--- Start SOURCE PASSAGE ---
When this Seeya was a small boy his parents used to visit his grandmother, who lived in Moratuwa, with the rest of the family. It was usually at night time after his father came back from work and after dinner. All the kids were washed and dressed in their night clothes (the senior family members in sarong while the smaller ones like Seeya in Pyjamas). Since the next day was a school day, we could go directly to bed, on our return.

On the way back, more often than not, while entering Galle Road from de Mel’s Road, Moratuwa, Seeya’s father looked up from the driving seat and peered through the wind screen, saw the moving beam of light of the Ratmalana Control Tower’s Rotating Beacon with alternating Green and White and said

“An aircraft is about to land, let’s take a look”

(The flashing green and white is how the pilots see it from the aircraft flight deck and is usually allocated to civil airports.)

We would park on Galle Road end and stand by the fence in a line and watch the DC 3 Dakota coming to land with its landing lights on and then touch down with double ‘squeak’. Obviously, it made a lasting impression on the children as two of the five children became pilots (40%). We could identify each type of aircraft, flying overhead our home just by the engine noise pretty much like how we could identify cars those days.

Unfortunately, our children didn’t get that opportunity as they were all growing up during the thirty-year war where they couldn’t even fly a model aircraft for fun, as they were all banned by the Ministry of Defence (MOD). The SLAF came directly under the President. The then Director General of Civil Aviation Authority Sri Lanka (DGCAASL) had no direct access to the President and had to work through the Ministry Secretary and the Minister of Aviation to access the President. Each and every concession granted by CAASL to accommodate aviation enthusiasts were ‘shot down’ by short sighted Commanders of the SLAF. It seemed that the safest aircraft was an aircraft on ground. We certainly cut our nose to spite

our face.
--- End SOURCE PASSAGE ---
--- Start INFORMATION SHOWN ---
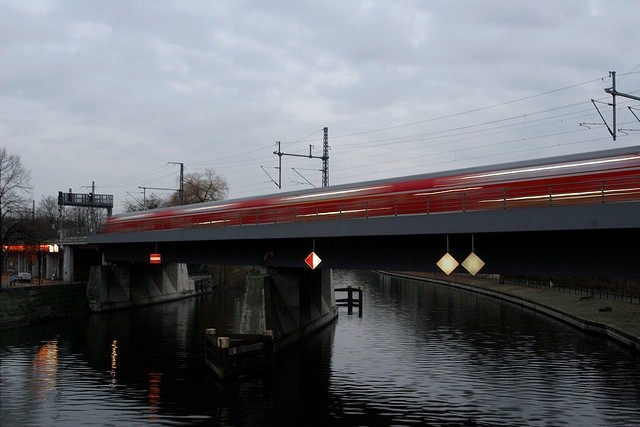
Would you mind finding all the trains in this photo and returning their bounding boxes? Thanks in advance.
[100,145,640,233]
--- End INFORMATION SHOWN ---
— WORK TO COMPLETE —
1. Rewrite the Ratmalana memoir starting at "(The flashing green" and ending at "cars those days.", substituting "railing" for "fence".
2. In the Ratmalana memoir, what two colors alternated on the control tower's rotating beacon?
3. Extend the Ratmalana memoir by writing what comes next after its final sentence.
These lines have nothing to do with the Ratmalana memoir.

— ANSWERS —
1.
(The flashing green and white is how the pilots see it from the aircraft flight deck and is usually allocated to civil airports.)

We would park on Galle Road end and stand by the railing in a line and watch the DC 3 Dakota coming to land with its landing lights on and then touch down with double ‘squeak’. Obviously, it made a lasting impression on the children as two of the five children became pilots (40%). We could identify each type of aircraft, flying overhead our home just by the engine noise pretty much like how we could identify cars those days.

2. Green and white.

3.
It need not have been that way. It could have been easily done under strict supervision of the CAASL and/or the SLAF. As Capt Anil Jayasinghe, a veteran Boeing 747 pilot said recently in a speech at a Model Aircraft Show held after 35 years, at the Ratmalana Airport, arranged by The Colombo Flying Club and the AASL.

Instead of encouraging the next generation to take up aviation, they even built a wall!

For heaven’s sake if not for air safety reasons, for the sake of the next generation, remove that wall at the Ratmalana Airport and replace it with a fence capable of snagging a medium size aircraft. See photographic evidence given below.

The MOD only ‘recommended’ that wall be kept. Sadly the Airport and Aviation Sri Lanka Board are afraid to take action for the progress of General Aviation of Sri Lanka. Why don’t the three owners (CAASL, AASL and SLAF) meet and decide the fate of the wall?